Snacks and breakfast cereals face different constraints because fibre can affect extrusion pressure, expansion, crispness, bowl life, binding, and seasoning adhesion. Dairy and beverage applications must manage solubility, sedimentation, viscosity, flavour release, and possible interactions with proteins or live cultures.
Kate Halliwell, chief scientific officer at the FDF, said: “Food and drink manufacturers have worked hard to develop new products and reformulate recipes to help people increase their fibre intake, while maintaining the taste, quality, and affordability that consumers expect.”
Factory performance sets the reformulation limit
The two-billion-serving total shows the cumulative effect of applying reformulation across products that already have national distribution. Repeat purchase still depends on taste, price, convenience, and familiarity, while changes in colour, firmness, dryness, or flavour can be interpreted as a decline in quality even when the nutritional specification improves.
Ingredient suppliers are developing more specialised systems as the competition around fibre formulation expands into gut-health positioning, texture management, prebiotic claims, and the use of processing side streams.

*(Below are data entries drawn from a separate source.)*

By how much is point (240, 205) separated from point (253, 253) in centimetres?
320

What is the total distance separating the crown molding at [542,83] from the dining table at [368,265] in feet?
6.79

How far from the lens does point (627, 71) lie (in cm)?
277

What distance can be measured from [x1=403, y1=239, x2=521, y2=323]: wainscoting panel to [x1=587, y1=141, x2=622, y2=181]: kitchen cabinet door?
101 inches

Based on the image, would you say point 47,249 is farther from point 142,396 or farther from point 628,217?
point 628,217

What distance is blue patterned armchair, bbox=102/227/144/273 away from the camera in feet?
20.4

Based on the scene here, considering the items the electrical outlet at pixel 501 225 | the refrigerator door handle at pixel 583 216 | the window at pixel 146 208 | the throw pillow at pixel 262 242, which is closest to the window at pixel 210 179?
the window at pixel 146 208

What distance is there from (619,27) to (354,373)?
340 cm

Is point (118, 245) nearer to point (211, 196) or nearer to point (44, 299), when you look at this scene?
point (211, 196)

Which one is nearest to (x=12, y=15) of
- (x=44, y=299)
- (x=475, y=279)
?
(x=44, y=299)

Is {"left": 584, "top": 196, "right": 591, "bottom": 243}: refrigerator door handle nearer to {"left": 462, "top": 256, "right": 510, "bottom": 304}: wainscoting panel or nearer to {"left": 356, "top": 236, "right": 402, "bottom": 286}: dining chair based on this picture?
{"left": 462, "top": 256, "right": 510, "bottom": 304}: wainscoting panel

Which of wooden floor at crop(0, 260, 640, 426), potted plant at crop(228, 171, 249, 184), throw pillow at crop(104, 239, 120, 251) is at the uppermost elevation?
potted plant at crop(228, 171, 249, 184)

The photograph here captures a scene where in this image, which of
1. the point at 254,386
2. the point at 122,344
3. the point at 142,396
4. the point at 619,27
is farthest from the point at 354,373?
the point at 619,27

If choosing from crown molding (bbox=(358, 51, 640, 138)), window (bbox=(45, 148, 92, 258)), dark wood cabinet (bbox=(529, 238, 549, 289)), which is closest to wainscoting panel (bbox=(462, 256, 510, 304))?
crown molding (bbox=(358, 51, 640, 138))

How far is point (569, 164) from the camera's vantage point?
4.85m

Mainstream launches provide the volume needed to move those systems beyond small functional ranges.
Regulatory policy will influence which products manufacturers reformulate next. The FDF wants the government to reconsider proposed nutrient-profiling changes that could place advertising or promotional restrictions on some higher-fibre products, and it opposes mandatory healthier-food sales reporting unless the rules apply consistently across the food system.
A product can contain more fibre while remaining high in sugar, saturated fat, salt, or calories, so development teams have to work across the complete specification. Fibre content sits alongside nutrient profiling, allergens, claims, ingredient declarations, cost, processing behaviour, retailer standards, and portion size.

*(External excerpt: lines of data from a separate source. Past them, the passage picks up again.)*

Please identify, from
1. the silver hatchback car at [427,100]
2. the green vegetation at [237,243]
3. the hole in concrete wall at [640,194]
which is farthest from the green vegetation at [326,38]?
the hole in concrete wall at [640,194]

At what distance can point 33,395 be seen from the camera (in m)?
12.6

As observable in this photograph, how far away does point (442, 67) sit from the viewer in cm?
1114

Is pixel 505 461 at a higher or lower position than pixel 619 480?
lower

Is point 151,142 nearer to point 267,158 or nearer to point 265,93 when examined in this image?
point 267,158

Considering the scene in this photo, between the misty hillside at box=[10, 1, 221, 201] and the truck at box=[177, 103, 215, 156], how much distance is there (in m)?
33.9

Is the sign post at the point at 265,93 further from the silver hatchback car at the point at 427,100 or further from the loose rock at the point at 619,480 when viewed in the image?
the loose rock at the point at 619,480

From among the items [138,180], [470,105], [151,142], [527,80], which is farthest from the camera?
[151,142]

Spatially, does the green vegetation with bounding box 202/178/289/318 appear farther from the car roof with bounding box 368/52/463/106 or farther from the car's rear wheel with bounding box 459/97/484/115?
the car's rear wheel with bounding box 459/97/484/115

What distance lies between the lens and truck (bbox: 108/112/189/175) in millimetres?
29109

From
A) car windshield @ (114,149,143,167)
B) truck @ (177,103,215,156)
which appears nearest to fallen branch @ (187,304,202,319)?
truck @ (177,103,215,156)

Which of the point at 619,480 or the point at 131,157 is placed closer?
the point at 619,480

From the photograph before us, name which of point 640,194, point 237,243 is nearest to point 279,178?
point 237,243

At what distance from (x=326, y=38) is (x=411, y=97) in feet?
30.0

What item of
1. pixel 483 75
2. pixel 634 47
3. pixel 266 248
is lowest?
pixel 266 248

Optimising a single measure can create repeated reformulation if policy or customer requirements subsequently change. A biscuit, cereal, or yoghurt designed only to reach a fibre threshold may need further work when promotional rules, calorie targets, sugar limits, or front-of-pack expectations are applied.
Supply consistency becomes more demanding as volumes rise. Specialist fibres may depend on imported crops or concentrated manufacturing capacity, while ingredients recovered from cereal, fruit, and vegetable side streams require stable colour, flavour, microbiology, particle size, functionality, and documentation before entering national recipes.
Ingredients that perform several functions offer the strongest production case. A fibre that manages water, supports structure, replaces some bulk removed during sugar reduction, or extends softness can improve processing as well as nutrition, reducing the cost of adding a claim without an operational benefit.
Scale-up remains a critical stage because a formula that performs in a development kitchen may behave differently under factory mixing energy, residence time, pumping, depositing, extrusion, fermentation, or baking. Pilot work, shelf-life testing, sensory evaluation, and line data are needed before a recipe becomes commercially dependable.
Affordability also constrains ingredient choice. Fibre systems vary widely in price and required inclusion rate, while processing changes can reduce output or increase waste if the recipe narrows the operating window. Reformulation has to hold margin and line efficiency alongside the nutritional target.
Action on Fibre has moved enrichment further into established bakery, snack, cereal, and dairy portfolios. Further progress will depend on ingredients that deliver reliable functionality, factories capable of holding revised processes, and rules that recognise improvement without presenting every higher-fibre product as nutritionally complete.